Originally slated to feature Cal Thomas and his new book, What Works: Common Sense Solutions for a Stronger America, last night’s Socrates in the City (SITC)event turned into a Bob Beckel therapy session. Now that may be a little strong, but the event was definitely different than normal.
SITC is an event masterminded by Eric Metaxas (author of Bonhoeffer, daily commentator on Breakpoint). The event is a sophisticated evening of wine, cheese, intellectual discussion, book promotions, and, of course, Metaxas’s wit and humor. A truly enjoyable experience.
Something different happened this time. Oh, the refreshments were there, the books, and the humor. I am not sure how intellectual it was. But the evening was different. Metaxas called it historical because it is customary at SITC to feature only one guest. A feature whose value was reinforced at last night’s event.
So, here’s the deal. Thomas wanted Beckel there because they are friends, so he invited him to come along. They are working together under the guise of having somehow demonstrated that they have found common ground on issues such as welfare, term limits, even school vouchers. But for the most part, Beckel just did what Beckel always does: he slammed the Republican Party, the tea Party, the war in Iraq (that old chestnut), all the while treating us with his course language and his homespun rambling. He even declared that Hillary Clinton was not a liberal! (It’s amazing how conservative people can look after six years of Obama!)
Did Beckel Fall Asleep?
The fact is, Beckel kind of hi-jacked the event. He spoke the most, rambled quite a bit, and I could have sworn (if I were a swearing man) that he had fallen asleep! I’m not kidding! About three quarters of the way through the event I began to hear regular breathing. I looked at Beckel and his eyes were closed and he was very still.

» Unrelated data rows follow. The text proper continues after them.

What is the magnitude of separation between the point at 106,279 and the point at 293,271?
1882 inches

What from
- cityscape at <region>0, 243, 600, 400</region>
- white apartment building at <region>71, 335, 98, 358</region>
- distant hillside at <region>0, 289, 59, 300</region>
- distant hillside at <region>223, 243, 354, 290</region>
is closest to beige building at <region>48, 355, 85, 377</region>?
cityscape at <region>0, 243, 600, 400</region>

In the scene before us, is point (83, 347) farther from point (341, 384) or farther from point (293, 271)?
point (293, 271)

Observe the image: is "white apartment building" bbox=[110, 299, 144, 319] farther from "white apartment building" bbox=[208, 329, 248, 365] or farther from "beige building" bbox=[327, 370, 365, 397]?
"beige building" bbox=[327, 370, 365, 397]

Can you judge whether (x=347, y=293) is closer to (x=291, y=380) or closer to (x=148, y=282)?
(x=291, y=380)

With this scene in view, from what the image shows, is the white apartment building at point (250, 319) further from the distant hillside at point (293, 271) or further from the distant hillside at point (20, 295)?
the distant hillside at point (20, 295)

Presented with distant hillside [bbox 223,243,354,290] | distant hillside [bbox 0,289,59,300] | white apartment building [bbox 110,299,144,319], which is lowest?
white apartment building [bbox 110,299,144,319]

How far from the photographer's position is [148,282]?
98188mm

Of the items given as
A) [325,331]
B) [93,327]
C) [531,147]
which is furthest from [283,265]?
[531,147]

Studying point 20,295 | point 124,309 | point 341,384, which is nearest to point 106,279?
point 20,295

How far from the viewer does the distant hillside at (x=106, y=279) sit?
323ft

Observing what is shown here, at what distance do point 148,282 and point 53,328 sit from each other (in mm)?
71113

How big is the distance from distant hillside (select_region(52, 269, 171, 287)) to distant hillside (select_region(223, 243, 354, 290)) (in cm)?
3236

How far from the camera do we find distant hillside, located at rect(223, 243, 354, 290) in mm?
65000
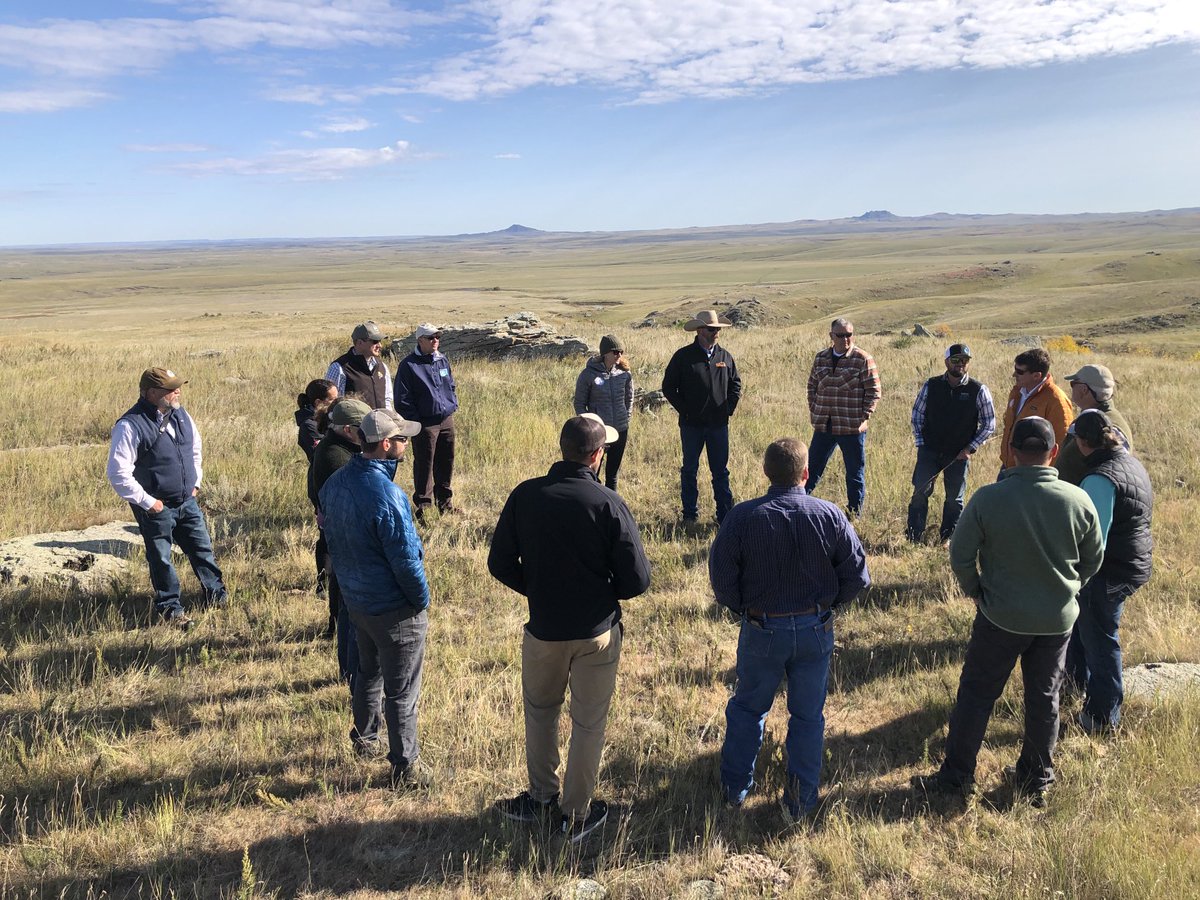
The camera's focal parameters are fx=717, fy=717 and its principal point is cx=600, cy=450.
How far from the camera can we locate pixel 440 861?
11.0 ft

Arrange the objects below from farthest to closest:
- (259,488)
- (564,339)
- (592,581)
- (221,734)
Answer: (564,339) < (259,488) < (221,734) < (592,581)

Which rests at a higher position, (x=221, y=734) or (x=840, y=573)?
(x=840, y=573)

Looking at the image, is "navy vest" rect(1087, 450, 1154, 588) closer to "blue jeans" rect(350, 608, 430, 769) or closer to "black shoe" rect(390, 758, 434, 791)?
"blue jeans" rect(350, 608, 430, 769)

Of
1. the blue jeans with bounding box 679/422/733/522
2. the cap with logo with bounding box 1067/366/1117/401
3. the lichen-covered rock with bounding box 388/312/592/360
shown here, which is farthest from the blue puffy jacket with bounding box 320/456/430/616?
the lichen-covered rock with bounding box 388/312/592/360

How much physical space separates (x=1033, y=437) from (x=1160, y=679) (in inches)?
96.2

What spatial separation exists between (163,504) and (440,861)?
12.5 ft

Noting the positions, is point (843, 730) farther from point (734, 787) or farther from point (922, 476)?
point (922, 476)

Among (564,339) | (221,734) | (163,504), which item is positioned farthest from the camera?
(564,339)

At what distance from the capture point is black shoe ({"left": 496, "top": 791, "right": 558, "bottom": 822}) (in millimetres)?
3573

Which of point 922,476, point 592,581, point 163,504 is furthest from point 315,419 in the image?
point 922,476

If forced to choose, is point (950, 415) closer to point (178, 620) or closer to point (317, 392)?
point (317, 392)

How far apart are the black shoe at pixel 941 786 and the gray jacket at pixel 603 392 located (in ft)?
15.1

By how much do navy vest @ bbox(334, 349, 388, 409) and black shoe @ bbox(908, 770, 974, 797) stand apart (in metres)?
5.46

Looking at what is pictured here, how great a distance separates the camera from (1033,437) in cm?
346
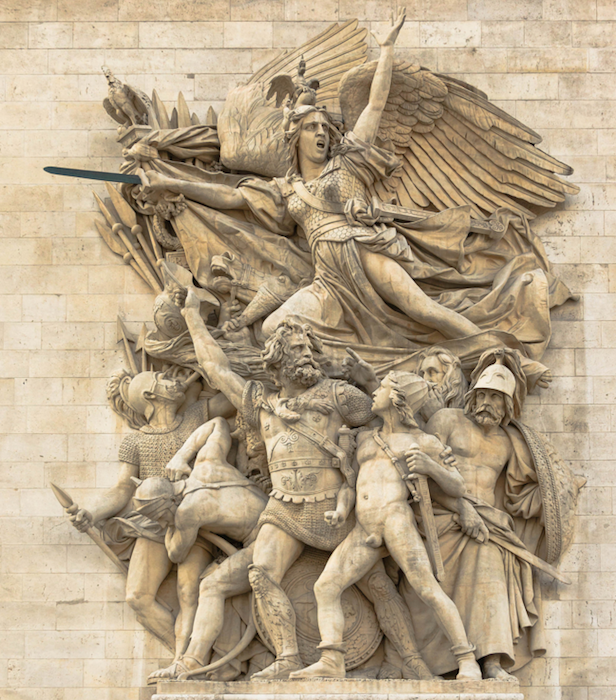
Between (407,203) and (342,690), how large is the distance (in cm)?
391

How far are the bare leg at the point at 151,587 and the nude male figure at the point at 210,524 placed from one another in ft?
0.43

A few times, Metaxas looked as though he was not sure what he had gotten himself into. He had given a humorous but sort of Don Rickles-style introduction of the two men. Once they came to the platform a bit of an insult war erupted. It was tongue in cheek but still a little uncomfortable. No matter how hard he tried, Metaxas could not get Thomas and Beckel to share some of their common ground solutions to America’s problems. No less than five times he had to prompt them for solutions instead of definitions of the problem.
As for solutions, both men were able to gather applause for some of their sentiments. Thomas waxed bold on behalf of traditional American values and Beckel for his passionate concern for those less fortunate. But for the most part they raged against the machine.

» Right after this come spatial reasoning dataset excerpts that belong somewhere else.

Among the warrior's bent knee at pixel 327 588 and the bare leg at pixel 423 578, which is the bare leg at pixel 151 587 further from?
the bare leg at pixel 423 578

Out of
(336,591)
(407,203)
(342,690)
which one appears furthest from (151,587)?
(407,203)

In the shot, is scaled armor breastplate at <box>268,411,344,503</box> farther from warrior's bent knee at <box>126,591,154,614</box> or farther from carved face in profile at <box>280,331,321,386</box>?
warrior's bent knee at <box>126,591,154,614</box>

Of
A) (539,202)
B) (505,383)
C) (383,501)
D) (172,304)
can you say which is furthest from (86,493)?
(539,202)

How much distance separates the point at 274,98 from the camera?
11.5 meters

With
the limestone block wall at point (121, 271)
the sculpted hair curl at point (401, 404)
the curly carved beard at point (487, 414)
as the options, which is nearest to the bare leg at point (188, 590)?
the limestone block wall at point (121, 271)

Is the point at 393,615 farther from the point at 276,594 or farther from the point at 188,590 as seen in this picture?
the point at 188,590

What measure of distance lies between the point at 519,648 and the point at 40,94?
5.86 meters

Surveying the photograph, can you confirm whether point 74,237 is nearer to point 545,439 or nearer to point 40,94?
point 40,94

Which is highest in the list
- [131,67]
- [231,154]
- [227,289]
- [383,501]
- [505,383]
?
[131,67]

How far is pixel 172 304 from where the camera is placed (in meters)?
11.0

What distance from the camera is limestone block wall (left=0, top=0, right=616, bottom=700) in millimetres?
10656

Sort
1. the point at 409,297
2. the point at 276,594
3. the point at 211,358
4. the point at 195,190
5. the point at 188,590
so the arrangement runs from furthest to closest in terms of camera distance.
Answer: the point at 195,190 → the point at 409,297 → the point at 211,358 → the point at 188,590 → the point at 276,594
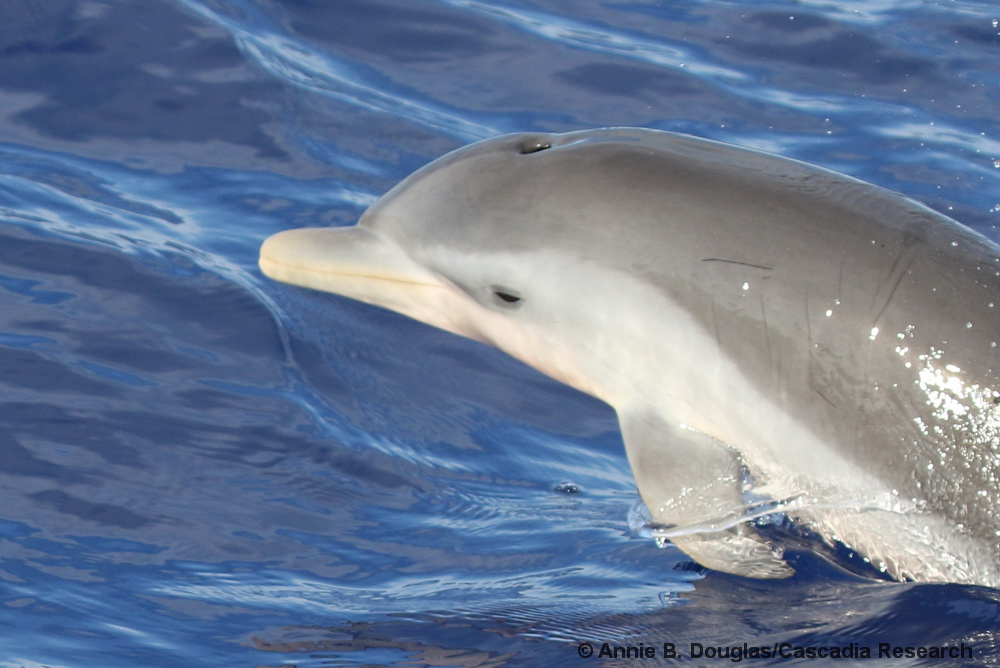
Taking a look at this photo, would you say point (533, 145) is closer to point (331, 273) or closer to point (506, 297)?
point (506, 297)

After what can only be described as a “testimony” given by Beckel, in which he owned up to his dark days and his turn to faith due to the influence of Thomas, Thomas said that we would all leave with a different opinion about Beckel. He commended Beckel’s great heart and their very close friendship. At one point Beckel did, in passing, say he was a Christian. I was glad for that.
All in all, the two men were both a little salty, low on solutions, and seemed to have been a handful for Metaxas. It wasn’t what I expected it to be. I don’t it was what Metaxas thought it would be either!
Let’s Talk About Metaxas
Regardless of the uniqueness of last night’s Beckel-fest invasion of SITC, it remains a must attend event. It is worth all the time and effort you have to expend in order to be there. I took it as an opportunity to enjoy some time in Manhattan before I made my way to the Union League Club where it was held.
As for Metaxas, he was as sharp as ever, though he found himself dealing with a less than delicate personality. It was good practice for the future talk show he wants to host!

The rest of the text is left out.